▸ **TASKS FOR THIS EXERCISE**:
(1) Copy the biography of Marcel from "In 2008, Marcel" to "videos for other artists.", switching "Red Stripe Plane" to "Blue Sky" wherever it occurs in that span.
(2) In the biography of Marcel, when did he sign to the Red Stripe Plane label?

▸ **TEXT**:
- Born: Marcel Francois Chagnon February 9, 1975 (age 51)
- Origin: Grosse Pointe, Michigan, United States
- Genres: Country
- Occupations: Singer; songwriter; music video director;
- Instruments: Vocals; guitar; harmonica;
- Years active: 2003-present
- Labels: Mercury Nashville; Lyric Street; Red Stripe Plane;
- Spouse: Jessica Andrews ​(m. 2011)​

= Marcel (singer) =

American singer

Marcel Francois Chagnon (born February 9, 1975), known mononymously as Marcel, is an American country music singer, songwriter, and music video director. Signed to Mercury Nashville Records in 2003, he released his debut album You, Me, and the Windshield that year and charted on the Billboard Hot Country Songs charts with the single "Country Rock Star". Five years later, he signed to Lyric Street Records and released the single "I Love This Song", which has also charted. In addition to his recording career, Marcel has directed several music videos, and has written charted singles for Josh Gracin, Trace Adkins, and Jessica Andrews, to whom he is married.

== Career ==
Born in Grosse Pointe, Michigan, Marcel was a semi-pro hockey player until signing with Mercury Nashville Records in 2002. For four years prior to this, while waiting for an opportunity, he sang at clubs, bars, and waited tables for extra money.

In 2003, he released his debut album You, Me and the Windshield. The tracks "Country Rock Star" and "Tennessee" from this album were released as singles. After this he returned to writing songs for other artists.

Marcel has co-written two of Josh Gracin's singles: "Nothin' to Lose", which previously appeared on You, Me and the Windshield, and "Favorite State of Mind". Jessica Andrews also released two of his songs as singles: "There's More to Me Than You" and "Everything". Rascal Flatts, LeAnn Rimes, and Big & Rich have also recorded his songs.

In 2008, Marcel signed to Lyric Street Records, releasing his third single, "I Love This Song" that year. When the song failed to reach Top 40, he exited Lyric Street's roster. In February 2009, he signed to the Red Stripe Plane label. He had a cameo in Hannah Montana: The Movie, playing guitar in Billy Ray Cyrus' band. He is also shown in Cyrus' video for "Back to Tennessee".

On February 17, 2009, Marcel released his fourth single, "Believin'", which is also the title track to his second album. The album was released on the Red Stripe Plane label, but neither the album or single charted on any Billboard chart. In June 2010, Marcel released a new single titled "It's Summertime." Later in the year, Marcel began directing music videos for other artists.

==Personal life==
Marcel became engaged to Jessica Andrews in October 2010, and the two were married on November 11, 2011. Andrews gave birth to the couple's son on February 6, 2018. They had a daughter in 2022.

▸ **DATASET ENTRIES**:
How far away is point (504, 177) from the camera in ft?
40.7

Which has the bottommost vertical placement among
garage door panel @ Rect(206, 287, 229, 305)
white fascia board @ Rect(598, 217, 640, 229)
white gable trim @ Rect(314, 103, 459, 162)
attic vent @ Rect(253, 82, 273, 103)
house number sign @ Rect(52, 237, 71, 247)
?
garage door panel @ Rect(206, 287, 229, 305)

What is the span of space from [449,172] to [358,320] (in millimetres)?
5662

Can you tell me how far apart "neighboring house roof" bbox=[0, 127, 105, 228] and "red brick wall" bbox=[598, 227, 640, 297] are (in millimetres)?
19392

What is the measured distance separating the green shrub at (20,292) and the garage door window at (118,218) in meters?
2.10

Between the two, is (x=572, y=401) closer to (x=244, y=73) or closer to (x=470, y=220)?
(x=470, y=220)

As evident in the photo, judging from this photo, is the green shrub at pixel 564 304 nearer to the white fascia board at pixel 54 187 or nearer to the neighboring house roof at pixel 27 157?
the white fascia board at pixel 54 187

▸ **SOLUTIONS BELOW**:
(1)
In 2008, Marcel signed to Lyric Street Records, releasing his third single, "I Love This Song" that year. When the song failed to reach Top 40, he exited Lyric Street's roster. In February 2009, he signed to the Blue Sky label. He had a cameo in Hannah Montana: The Movie, playing guitar in Billy Ray Cyrus' band. He is also shown in Cyrus' video for "Back to Tennessee".

On February 17, 2009, Marcel released his fourth single, "Believin'", which is also the title track to his second album. The album was released on the Blue Sky label, but neither the album or single charted on any Billboard chart. In June 2010, Marcel released a new single titled "It's Summertime." Later in the year, Marcel began directing music videos for other artists.

(2) In February 2009.